Receptors are distributed throughout the body and are responsible for detecting internal and external environment changes.

Receptor Theories

Receptors are distributed throughout the body and are responsible for detecting internal and external environment changes.
They pass on this information to the central nervous system to respond.
Two main theories explain how receptors work:

The lock-and-key theory:

This theory states that receptors are specific to a particular molecule type and can only bind with that molecule.

How does lock-and-key theory work?

  • The lock-and-key theory proposes that receptors are specialized to bind with a specific kind of molecule.
  • This interaction is like an essential fitting into a lock; the key (molecule) can only fit into the lock (receptor) if it is the right shape.
  • Once the key is inserted, it triggers a response from the receptor.



The shape theory: This theory states that the receptor's shape determines what kind of molecule it can bind with.

How does shape theory work?

  • The shape theory proposes that the three-dimensional shape of the receptor determines what kind of molecule it can bind with.
  • This is because the shapes of molecules complement the shapes of receptors.
  • For example, a round molecule can fit into a receptor that is shaped like a pocket. Once the molecule is bound, it triggers a response from the receptor.

The induced-fit theory:

This theory suggests that receptors are not specific to a certain molecule, but rather they adapt to fit the molecule that is binding to them.

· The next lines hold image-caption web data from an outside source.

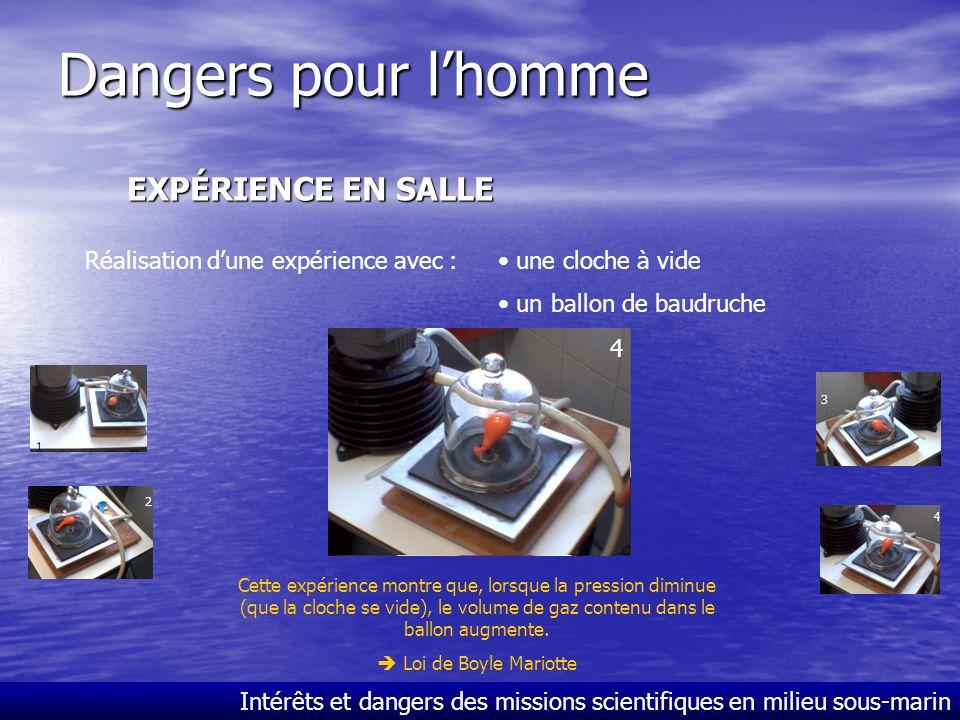 Dangers pour lhomme Intérêts et dangers des missions scientifiques en milieu sous-marin EN PLONGÉE Loi de Boyle-Mariotte : bloquage de la respiration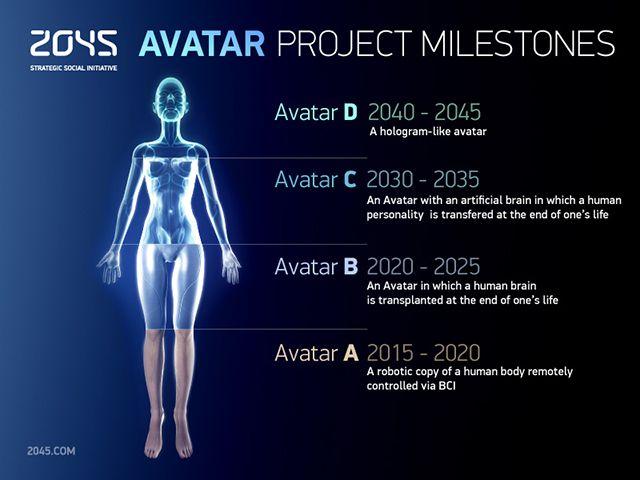 Avatar Project Milestones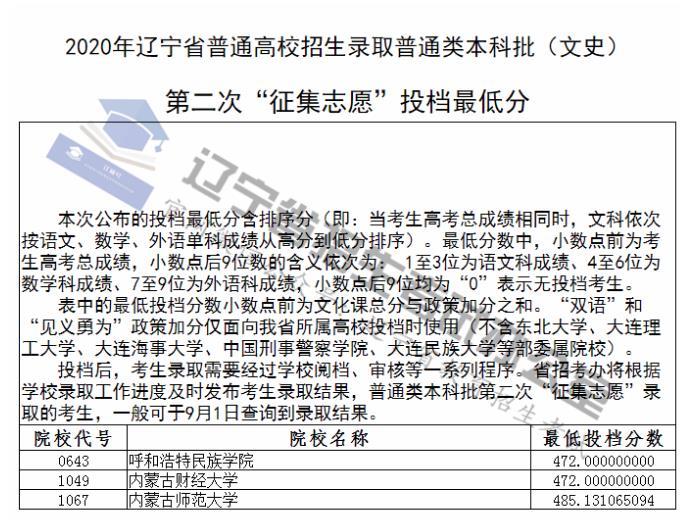 2020辽宁本科批第二次征集志愿投档分数线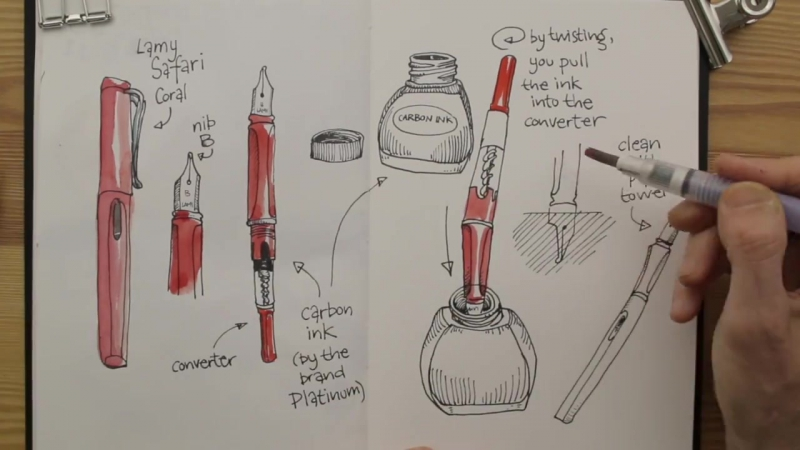 Draw Tip Tuesday - заправка ручки Lamy с конвертером из банки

This allows for greater flexibility in receptor signaling.

How does the induced-fit theory work?
  • The induced-fit theory proposes that receptors are not specific to a certain molecule, but they adapt to fit the molecule that is binding to them.
  • This allows for greater flexibility in receptor signaling.
  • For example, if a receptor is activated by a molecule, it will change its shape to accommodate the molecule.
  • This will then allow other molecules of the same type to bind more easily.

Classification of Receptors

Receptors can be classified according to their structure, function, or location in the body.

Structural classification:

Receptors can be classified based on their structure as either integral membrane proteins or G protein-coupled receptors (GPCRs).

Integral membrane proteins
  • Located in the cell membrane.
  • Responsible for transmission of signals into and out of the cell.
Two categories:
  • Ion channels
  • Receptor proteins
G protein-coupled receptors (GPCRs)
  • Proteins are located on the surface of the cell.
  • They are called GPCRs because they bind to a G protein.
  • G proteins are located inside the cell.

Functional classification:

Receptors can also be classified based on their function. There are five main types of receptors:
1. Ion channels:
These channels allow ions to enter and exit the cell, which controls the cell's electrical activity.

2. Enzymes:
These receptors bind to hormones and other signaling molecules and activate or inhibit the activity of enzymes.

3. Receptor proteins:
These receptors bind to hormones and other signaling molecules.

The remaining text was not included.